* _Document_:
::::

By Peter White

NASHVILLE, TN — City Hall dodged a bullet in January when Chancellor Ellen Hobbes Lyle ruled against the flea market vendors and dismissed their lawsuit against Metro. Her decision did not settle matters at the Fairgrounds, however, because the vendors are preparing an appeal.

Last week, the vendors asked Lyle to reopen the lawsuit. At an expedited hearing scheduled for March 21, Attorney Jim Roberts will argue that Chancellor Lyle rushed to judgment before the facts in the case had been established.

In dismissing the case Lyle said that “as a matter of law”, Metro officials, including the Mayor, the City Council, the Fair Board, and the Sports Authority, acted within their authority and that the plaintiffs, the vendors, did not demonstrate they have been harmed by Metro’s plan to build a MLS stadium at the Fairgrounds. 

“The nonmoving party ‘must do more than simply show that there is some metaphysical doubt as to the material facts.’ The nonmoving party must demonstrate the existence of specific facts in the record which could lead a rational trier of fact to find in favor of the nonmoving party,” Lyle wrote, quoting a 2015 Memphis case. 

Metro wants the controversy settled quickly because the stadium construction is on a tight schedule. Despite City Hall’s urgency to get on with it, the Tribune has learned that six contracts related to the lease, construction, and operation of MLS at the Fairgrounds have not been signed yet.

::::

* _Excerpted data_:
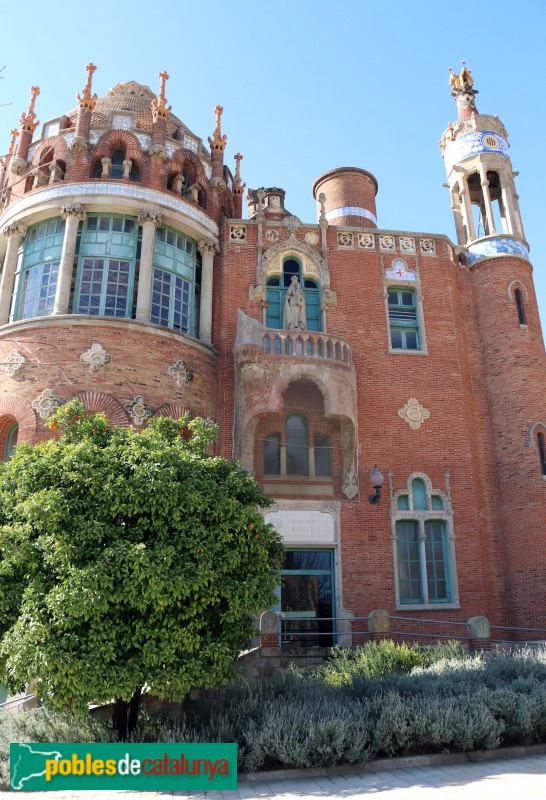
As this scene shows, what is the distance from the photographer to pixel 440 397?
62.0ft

::::

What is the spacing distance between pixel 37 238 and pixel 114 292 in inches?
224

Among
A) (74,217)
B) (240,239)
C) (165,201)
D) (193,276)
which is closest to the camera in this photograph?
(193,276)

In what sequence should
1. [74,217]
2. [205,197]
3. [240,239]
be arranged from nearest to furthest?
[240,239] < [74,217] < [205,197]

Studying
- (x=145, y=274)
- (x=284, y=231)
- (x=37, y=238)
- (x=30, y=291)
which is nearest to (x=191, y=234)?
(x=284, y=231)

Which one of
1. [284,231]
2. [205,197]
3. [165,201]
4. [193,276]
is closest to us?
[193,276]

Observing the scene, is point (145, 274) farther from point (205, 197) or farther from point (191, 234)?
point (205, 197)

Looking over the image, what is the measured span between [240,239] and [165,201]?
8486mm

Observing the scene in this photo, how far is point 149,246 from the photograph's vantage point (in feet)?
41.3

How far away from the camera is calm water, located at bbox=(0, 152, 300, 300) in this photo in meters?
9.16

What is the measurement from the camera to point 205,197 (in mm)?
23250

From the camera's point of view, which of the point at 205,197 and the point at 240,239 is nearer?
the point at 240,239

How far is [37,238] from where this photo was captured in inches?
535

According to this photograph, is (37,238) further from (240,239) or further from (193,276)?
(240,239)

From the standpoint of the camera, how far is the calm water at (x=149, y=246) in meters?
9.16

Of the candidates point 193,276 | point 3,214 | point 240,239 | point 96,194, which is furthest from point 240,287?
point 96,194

::::

* _Goal of the exercise_: Pick up the news article on the Fairgrounds flea market vendors' lawsuit against Metro right after its final sentence, and write the next few paragraphs.

* _Response below_:
Nashville SC team owner John Ingram isn’t waiting. His team will play its first season at the Titans stadium in 2020. Without any real crisis for Ingram needing a place for his team to play, Roberts said he wants Lyle to reconsider and let the vendors lawsuit proceed so they can bring their evidence to court.

“Now there is no reason the construction could not be delayed until the lawsuit is resolved,” Roberts said. There are facts in dispute like whether the new stadium will reduce vendors’ income. 

Fairground financial reports show annual Flea Market revenues of $1.5m in 2013, $1.7m in 2014, $1.8m in 2015.  Fairgrounds spokeswoman Holly McCall said revenues have held steady at about $1.7m for the last three years. 

But Shane Smiley, Chairman Nashville Flea Market Vendors Association, said the number of vendors at the Fairgrounds dropped sharply in recent months. Flea market revenues in March 2017 were $494,345. A year later in March 2018 they were only $292,278, according to reports.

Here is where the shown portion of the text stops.